To recapitulate Steiner’s argument from above: in the standard theories of cognition of his day, the fact that perceptions are objects of experience is never accounted for unless it is by relegating everything to mere representations, at which point the term loses its basis both from lack of evidential and conceptual ground. Nothing in direct perception suggests that it is a representation and so it is hard to understand where evidence for this notion could hail from except for the foregone affirmation of the very conclusion that is in question. If it be nonetheless affirmed, in the spirit of Kant and Schopenhauer, that “the world is my representation,” the term loses its meaning because a representation implies something of which it is a representation. Just like a simulation cannot but be of something that is not a simulation, so if the reality that cause such representations is totally unknown, on what basis do we believe in the theory that says everything we do know is a representation? After all, it was ostensibly formed in response to the very evidence which it now calls into question. On the other hand, if reality is in fact known, then the world is not just my representation so the theory is also moot.

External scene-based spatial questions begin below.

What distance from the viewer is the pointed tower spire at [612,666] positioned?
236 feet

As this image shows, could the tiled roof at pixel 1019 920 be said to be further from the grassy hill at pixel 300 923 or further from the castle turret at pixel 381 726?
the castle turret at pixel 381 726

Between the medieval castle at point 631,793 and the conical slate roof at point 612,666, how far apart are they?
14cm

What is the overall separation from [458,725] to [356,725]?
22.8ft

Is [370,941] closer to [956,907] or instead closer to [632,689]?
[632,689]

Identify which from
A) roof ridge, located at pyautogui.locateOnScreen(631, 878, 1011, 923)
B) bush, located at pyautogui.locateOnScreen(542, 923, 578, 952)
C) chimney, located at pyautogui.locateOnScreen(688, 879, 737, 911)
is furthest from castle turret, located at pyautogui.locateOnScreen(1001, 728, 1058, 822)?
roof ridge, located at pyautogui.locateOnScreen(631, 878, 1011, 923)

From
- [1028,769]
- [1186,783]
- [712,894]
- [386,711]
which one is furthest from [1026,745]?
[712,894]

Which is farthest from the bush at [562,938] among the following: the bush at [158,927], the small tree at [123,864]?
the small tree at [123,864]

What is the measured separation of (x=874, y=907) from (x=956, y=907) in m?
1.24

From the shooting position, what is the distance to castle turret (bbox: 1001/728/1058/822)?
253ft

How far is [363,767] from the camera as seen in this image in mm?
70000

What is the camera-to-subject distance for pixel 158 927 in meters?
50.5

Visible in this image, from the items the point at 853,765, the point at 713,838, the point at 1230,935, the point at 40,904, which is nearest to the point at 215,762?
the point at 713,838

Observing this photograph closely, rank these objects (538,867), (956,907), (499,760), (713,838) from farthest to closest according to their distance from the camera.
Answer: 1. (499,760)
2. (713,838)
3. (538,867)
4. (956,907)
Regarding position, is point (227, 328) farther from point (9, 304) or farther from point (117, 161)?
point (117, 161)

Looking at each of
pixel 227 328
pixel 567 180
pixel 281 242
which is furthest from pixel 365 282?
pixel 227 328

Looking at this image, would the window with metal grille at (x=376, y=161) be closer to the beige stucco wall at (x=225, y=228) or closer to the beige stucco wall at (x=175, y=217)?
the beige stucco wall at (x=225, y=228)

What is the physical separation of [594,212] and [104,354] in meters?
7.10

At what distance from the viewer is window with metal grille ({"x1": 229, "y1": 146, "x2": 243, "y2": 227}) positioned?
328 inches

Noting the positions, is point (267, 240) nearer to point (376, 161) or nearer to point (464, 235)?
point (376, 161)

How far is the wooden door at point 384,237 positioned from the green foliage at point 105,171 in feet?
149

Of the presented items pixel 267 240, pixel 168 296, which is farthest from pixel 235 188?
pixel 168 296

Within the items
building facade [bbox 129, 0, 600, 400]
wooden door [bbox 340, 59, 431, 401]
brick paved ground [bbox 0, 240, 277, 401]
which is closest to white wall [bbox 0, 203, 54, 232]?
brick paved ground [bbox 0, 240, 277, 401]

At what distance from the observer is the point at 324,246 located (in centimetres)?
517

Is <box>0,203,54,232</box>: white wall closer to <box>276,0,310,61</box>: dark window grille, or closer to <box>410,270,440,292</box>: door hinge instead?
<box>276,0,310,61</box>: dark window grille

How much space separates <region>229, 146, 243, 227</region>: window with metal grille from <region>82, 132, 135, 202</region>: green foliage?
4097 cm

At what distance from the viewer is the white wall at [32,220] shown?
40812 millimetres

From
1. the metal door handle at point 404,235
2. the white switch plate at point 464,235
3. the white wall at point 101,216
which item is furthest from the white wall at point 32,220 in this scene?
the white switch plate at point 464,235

Here, Steiner introduces what he believes to be the answer to these riddles and which he claims to be a discovery that anyone can make. Steiner argues that the true theoretical categories by which to understand cognition are observation and thinking. To draw the distinction between mind and matter like Descartes or phenomenon and noumenon like Kant, results in theories that lead to impertinent questions that have no true answers any more than a trumpet blast can wake a person who is pretending to be asleep. Steiner defends the thesis that he has found the proper departure point for true philosophy by beginning with the categories of observation and thinking. The matter of observation are percepts and the achievements of thinking are concepts, which are not objects but “relations” or “organizing ideas” that lend intelligibility to observation. I said “matter” in respect to observation to draw attention to the manner in which our perception is confronted with something given, in whose genesis we played no active part. I described concepts as the “achievements” of thinking to emphasize the manner in which concepts depend on our active initiative to grasp them or call them forth. Further, in the process of perception, we are also tasked to achieve something when we seek to discover specific instances (within the configurations of matter that is the object of observation) of the concepts that we first grasped in their generality. In other words, concepts are not immediately given to observation in the way that percepts are. Instead they must be invoked, or called forth. In this consists our freedom...
Hallo Ashvin,
first i want to say that i don't know much about steiner's philosophy and my questions are not to criticize but to try to understand what steiner has to say.
i'll start by giving my understanding of the key points. Steiner says that we add thoughts to our perceptions (the impressions given by sense organs, colors, sounds, shapes...). When we see a tree, all we see is a shape with specific colors.
Only through our thinking do we add a term to it, in this case tree. The thinker and the one who perceives the thoughts are the same. Steiner interprets decrates in that he interprets that I exist in the sense that I bring forth the thoughts myself.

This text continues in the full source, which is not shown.